__STATED PROBLEM__:
Reproduce every line below, starting with the one containing "In this scene, would the" and ending with the one containing "the destroyed vehicle at [142,171] →", including both of those lines. Copy only that span of the records.

__DATASET__:
•••

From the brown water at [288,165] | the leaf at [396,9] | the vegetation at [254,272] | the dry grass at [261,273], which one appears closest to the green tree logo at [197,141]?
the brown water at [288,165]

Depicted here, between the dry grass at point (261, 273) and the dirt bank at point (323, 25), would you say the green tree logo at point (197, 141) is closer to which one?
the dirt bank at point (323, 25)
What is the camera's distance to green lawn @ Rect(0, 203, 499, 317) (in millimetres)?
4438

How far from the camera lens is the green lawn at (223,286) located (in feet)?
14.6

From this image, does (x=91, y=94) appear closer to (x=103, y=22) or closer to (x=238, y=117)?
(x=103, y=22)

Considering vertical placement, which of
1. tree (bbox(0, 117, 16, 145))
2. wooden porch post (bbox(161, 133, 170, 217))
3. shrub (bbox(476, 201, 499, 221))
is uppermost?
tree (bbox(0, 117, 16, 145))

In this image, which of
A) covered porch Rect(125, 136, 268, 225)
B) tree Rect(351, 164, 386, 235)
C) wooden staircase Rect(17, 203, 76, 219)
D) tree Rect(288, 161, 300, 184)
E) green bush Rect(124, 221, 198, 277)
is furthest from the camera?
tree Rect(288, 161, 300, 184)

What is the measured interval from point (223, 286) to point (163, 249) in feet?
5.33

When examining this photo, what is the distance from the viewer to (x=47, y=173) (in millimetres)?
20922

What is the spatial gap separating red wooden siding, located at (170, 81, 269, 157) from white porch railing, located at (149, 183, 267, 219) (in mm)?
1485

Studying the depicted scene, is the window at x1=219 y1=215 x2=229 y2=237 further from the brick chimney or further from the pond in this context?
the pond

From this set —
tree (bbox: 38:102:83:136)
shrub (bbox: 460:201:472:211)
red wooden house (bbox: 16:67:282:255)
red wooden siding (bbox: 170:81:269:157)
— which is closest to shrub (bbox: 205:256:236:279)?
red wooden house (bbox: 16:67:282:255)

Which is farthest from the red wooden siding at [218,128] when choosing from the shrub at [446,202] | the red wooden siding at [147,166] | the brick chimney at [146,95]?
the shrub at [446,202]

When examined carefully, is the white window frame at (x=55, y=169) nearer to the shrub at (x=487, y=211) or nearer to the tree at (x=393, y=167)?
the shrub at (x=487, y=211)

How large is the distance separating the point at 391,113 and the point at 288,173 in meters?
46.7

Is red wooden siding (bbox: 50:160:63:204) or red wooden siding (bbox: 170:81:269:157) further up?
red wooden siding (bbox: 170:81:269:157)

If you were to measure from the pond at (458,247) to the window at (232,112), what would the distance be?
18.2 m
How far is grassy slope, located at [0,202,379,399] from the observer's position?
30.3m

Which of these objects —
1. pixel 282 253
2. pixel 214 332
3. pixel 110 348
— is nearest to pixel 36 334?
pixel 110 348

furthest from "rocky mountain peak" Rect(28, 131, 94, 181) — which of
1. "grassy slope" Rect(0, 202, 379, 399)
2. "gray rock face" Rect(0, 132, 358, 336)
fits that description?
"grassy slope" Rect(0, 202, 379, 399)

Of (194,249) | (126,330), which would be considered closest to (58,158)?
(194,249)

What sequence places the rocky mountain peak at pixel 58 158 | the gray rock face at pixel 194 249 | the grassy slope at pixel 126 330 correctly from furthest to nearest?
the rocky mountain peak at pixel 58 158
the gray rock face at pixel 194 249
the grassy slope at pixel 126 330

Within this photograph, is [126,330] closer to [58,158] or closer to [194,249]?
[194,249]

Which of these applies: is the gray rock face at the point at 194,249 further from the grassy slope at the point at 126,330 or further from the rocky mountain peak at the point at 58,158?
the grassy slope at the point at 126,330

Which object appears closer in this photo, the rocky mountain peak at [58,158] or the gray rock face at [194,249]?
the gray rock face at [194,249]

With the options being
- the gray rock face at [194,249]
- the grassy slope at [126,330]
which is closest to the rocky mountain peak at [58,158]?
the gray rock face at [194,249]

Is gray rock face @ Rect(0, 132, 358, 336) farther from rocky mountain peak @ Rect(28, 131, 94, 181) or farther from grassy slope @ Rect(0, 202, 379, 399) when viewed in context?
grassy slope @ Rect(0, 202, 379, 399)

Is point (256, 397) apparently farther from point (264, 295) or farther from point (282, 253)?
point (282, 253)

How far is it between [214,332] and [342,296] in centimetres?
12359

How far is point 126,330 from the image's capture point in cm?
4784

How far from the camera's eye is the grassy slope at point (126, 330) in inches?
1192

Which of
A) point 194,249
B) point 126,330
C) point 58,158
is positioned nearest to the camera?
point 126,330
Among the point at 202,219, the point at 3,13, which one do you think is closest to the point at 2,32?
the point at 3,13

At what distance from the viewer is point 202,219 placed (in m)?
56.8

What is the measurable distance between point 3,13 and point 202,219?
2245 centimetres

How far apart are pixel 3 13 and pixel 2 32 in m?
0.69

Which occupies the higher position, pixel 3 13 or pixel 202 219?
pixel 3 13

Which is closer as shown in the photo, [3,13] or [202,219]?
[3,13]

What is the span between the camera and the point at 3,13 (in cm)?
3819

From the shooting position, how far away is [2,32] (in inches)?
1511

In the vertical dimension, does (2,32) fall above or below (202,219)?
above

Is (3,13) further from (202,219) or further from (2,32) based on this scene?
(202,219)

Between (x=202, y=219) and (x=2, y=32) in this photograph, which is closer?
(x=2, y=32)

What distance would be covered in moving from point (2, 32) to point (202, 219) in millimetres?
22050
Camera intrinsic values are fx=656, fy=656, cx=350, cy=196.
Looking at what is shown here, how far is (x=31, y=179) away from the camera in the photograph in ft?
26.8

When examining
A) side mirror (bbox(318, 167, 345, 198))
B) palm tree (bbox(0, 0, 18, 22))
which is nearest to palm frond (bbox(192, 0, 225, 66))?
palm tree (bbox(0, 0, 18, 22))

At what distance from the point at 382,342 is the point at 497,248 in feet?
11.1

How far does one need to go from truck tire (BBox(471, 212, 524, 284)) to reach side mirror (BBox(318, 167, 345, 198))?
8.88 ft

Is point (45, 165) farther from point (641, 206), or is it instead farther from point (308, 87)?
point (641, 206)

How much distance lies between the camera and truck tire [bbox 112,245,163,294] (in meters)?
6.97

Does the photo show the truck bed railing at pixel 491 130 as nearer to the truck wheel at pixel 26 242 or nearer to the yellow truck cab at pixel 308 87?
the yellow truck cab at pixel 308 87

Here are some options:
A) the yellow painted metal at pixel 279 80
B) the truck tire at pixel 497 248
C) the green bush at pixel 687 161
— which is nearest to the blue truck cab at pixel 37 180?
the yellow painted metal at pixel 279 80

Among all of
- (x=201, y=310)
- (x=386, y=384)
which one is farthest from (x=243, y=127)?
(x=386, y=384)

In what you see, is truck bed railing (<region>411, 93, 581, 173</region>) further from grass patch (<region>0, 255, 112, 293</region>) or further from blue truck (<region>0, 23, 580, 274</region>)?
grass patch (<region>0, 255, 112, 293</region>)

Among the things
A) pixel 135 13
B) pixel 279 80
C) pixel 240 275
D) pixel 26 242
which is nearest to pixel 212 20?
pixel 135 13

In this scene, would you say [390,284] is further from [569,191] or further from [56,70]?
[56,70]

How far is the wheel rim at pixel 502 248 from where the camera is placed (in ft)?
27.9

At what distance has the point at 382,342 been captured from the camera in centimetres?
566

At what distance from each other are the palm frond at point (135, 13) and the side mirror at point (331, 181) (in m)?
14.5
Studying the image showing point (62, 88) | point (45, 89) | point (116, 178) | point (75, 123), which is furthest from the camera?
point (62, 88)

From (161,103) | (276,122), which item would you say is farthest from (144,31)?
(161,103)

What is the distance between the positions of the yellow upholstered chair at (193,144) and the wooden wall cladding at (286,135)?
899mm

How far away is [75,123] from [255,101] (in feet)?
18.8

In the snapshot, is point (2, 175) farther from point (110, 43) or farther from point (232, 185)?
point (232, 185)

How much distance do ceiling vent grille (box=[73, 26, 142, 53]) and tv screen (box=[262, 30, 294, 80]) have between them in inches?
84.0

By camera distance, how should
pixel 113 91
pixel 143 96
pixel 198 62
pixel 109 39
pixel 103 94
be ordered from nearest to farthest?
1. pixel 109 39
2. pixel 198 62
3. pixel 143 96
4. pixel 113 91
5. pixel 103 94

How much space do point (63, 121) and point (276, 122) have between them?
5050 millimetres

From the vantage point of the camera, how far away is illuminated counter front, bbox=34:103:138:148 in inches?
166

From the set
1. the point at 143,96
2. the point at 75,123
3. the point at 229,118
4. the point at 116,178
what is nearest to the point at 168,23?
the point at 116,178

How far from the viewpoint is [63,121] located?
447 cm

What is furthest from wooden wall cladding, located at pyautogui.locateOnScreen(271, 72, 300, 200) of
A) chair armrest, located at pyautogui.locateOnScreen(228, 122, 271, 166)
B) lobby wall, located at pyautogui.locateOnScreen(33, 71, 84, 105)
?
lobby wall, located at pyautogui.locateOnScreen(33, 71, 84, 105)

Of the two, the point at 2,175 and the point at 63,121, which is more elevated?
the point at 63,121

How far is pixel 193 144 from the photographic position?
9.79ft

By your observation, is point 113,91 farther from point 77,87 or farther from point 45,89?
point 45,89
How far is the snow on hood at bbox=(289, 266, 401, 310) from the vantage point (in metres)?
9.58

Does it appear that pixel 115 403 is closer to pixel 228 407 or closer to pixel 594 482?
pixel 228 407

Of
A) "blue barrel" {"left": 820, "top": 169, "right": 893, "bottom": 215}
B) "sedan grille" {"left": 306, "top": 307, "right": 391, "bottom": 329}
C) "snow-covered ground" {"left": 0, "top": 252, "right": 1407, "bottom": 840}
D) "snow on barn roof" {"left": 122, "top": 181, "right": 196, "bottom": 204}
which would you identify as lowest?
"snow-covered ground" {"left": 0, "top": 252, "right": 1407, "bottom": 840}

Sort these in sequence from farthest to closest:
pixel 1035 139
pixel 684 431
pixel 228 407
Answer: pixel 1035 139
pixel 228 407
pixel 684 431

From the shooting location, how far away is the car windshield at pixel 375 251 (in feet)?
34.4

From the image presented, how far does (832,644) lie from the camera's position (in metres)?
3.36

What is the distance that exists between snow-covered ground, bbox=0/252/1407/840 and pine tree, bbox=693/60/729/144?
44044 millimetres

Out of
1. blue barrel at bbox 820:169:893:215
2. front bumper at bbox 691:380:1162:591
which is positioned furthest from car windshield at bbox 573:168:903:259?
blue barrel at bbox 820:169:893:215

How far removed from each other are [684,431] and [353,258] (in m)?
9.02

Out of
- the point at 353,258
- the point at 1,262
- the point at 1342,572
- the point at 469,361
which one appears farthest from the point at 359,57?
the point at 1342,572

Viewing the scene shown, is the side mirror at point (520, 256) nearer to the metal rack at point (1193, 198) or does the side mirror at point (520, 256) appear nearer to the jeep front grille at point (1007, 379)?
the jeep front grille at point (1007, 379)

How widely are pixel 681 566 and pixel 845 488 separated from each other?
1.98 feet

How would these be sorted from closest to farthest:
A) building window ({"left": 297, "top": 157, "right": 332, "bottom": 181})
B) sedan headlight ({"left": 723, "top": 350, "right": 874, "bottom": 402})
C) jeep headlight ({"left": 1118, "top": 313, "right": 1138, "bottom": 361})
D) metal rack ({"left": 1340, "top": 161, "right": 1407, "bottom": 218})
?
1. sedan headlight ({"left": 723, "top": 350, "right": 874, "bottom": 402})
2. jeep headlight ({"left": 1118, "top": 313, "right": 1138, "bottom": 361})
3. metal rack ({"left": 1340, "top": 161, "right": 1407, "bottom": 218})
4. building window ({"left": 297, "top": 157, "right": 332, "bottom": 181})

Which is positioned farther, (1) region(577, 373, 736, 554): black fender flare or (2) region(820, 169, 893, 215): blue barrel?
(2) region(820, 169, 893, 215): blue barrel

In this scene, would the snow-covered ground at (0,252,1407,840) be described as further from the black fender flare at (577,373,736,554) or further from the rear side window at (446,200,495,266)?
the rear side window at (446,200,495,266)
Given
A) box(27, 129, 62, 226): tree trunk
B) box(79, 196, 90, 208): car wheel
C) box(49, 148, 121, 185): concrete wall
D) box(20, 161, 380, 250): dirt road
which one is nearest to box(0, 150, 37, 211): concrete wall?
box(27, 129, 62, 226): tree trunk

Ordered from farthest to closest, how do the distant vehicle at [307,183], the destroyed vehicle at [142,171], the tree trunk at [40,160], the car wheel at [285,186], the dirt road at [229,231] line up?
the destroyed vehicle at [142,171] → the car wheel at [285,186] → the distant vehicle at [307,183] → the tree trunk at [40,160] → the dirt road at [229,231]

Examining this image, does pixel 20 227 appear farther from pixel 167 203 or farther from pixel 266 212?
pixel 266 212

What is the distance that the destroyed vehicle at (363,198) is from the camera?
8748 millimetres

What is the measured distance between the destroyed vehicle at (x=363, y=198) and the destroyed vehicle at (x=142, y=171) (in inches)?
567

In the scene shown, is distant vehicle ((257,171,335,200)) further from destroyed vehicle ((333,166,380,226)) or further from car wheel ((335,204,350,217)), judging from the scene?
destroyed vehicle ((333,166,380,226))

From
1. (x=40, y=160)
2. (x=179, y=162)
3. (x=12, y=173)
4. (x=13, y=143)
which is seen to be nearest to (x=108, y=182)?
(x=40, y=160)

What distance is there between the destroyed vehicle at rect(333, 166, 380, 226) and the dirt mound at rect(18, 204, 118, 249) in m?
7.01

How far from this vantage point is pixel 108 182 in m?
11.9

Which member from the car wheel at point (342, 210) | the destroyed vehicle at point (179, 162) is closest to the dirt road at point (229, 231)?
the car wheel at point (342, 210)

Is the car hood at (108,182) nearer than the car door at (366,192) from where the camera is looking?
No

•••

__REPLY TO THE EXERCISE__:
In this scene, would the snow-covered ground at (0,252,1407,840) be described as further from the black fender flare at (577,373,736,554) or further from the rear side window at (446,200,495,266)?
the rear side window at (446,200,495,266)
Given
A) box(27, 129, 62, 226): tree trunk
B) box(79, 196, 90, 208): car wheel
C) box(49, 148, 121, 185): concrete wall
D) box(20, 161, 380, 250): dirt road
which one is nearest to box(0, 150, 37, 211): concrete wall?
box(27, 129, 62, 226): tree trunk

Ordered from farthest to closest, how do the distant vehicle at [307,183], the destroyed vehicle at [142,171], the tree trunk at [40,160], the car wheel at [285,186], the dirt road at [229,231] line up?
the destroyed vehicle at [142,171] → the car wheel at [285,186] → the distant vehicle at [307,183] → the tree trunk at [40,160] → the dirt road at [229,231]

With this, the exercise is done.